Soon everyone will have another reason to center their lives around Facebook. Facebook’s launch into the stock market will allow everyone to follow the social networking giant’s success.
I never would have imagined a social networking website that is free to use to be worth billions of dollars, but Facebook found a formula that works. After the release of their IPO, initial public offering or stock market launch, many believe Facebook could be the next tech-stock to follow a Google-esque emergence in the market.
Facebook will launch at a proposed $5 billion, which means the company will sell $5 billion worth of equity to “outside” investors in an attempt to grow the Facebook business/buy yachts, more jets and expensive bottles of champagne. It is rumored that Facebook expects to be worth $100 billion as it continues to grow over time.
Unfortunately for the little man, students, and average investors, they won’t have the opportunity to invest in Facebook at the initial public offering because the $5 Billion piece of Facebook that the company is offering is likely already spoken for.
Though anyone will still have the opportunity to invest in their favorite website, they will just have to wait about three months before the stock appears in the market.

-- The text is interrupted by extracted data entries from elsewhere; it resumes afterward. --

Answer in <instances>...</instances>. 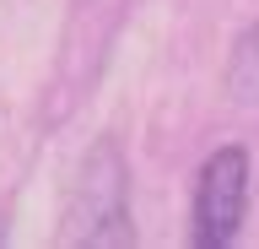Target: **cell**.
Listing matches in <instances>:
<instances>
[{
    "label": "cell",
    "mask_w": 259,
    "mask_h": 249,
    "mask_svg": "<svg viewBox=\"0 0 259 249\" xmlns=\"http://www.w3.org/2000/svg\"><path fill=\"white\" fill-rule=\"evenodd\" d=\"M70 238L76 244H130L135 228H130V168L119 141H97L87 152V163L76 173V211H70Z\"/></svg>",
    "instance_id": "6da1fadb"
},
{
    "label": "cell",
    "mask_w": 259,
    "mask_h": 249,
    "mask_svg": "<svg viewBox=\"0 0 259 249\" xmlns=\"http://www.w3.org/2000/svg\"><path fill=\"white\" fill-rule=\"evenodd\" d=\"M248 184H254V168L243 147H216L205 157L200 184H194V244L200 249H227L243 233Z\"/></svg>",
    "instance_id": "7a4b0ae2"
},
{
    "label": "cell",
    "mask_w": 259,
    "mask_h": 249,
    "mask_svg": "<svg viewBox=\"0 0 259 249\" xmlns=\"http://www.w3.org/2000/svg\"><path fill=\"white\" fill-rule=\"evenodd\" d=\"M227 92L238 103H259V22L238 38L232 65H227Z\"/></svg>",
    "instance_id": "3957f363"
}]
</instances>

After one “Facebook IPO” Google search, a slew of articles appear comparing Facebook’s IPO versus Google’s IPO. Many articles advised against investing in Facebook once it is on the market for public exchange. But why?
There is fear the company may have reached its point of saturation–meaning stock analysts believe Facebook may have hit a wall and will really only amount to being a place where we keep in touch with friends. Mark Zuckerberg, founder of Facebook, will be looking to change that with the money Facebook earns from going public.
After reviewing data studies by website Inside Facebook that keep track of Facebooks users by country, a six million person decline in active users in the United States was shown.
Facebook has the right kind of model. Facebook has more revenue than Google did when Google went public.
Facebook is a company that requires a mass number of people. Facebook makes their services free for people to use, so there is nothing stopping anyone from registering to the website. And fortunately for Facebook, people reproduce. Which means there will never be a shortage of people to use their website or advertise to.
Facebook generates most of its money from advertising. Every time an ad is clicked either on Facebook or related to Facebook, the company makes some money.
From an investor’s point of view, the company would be a great investment if you could purchase it during Facebook’s initial release into the public stock market.
For many average college students and people who work nine-to-fives, there won’t be a chance to invest in the company they love to obsess over for many months to come.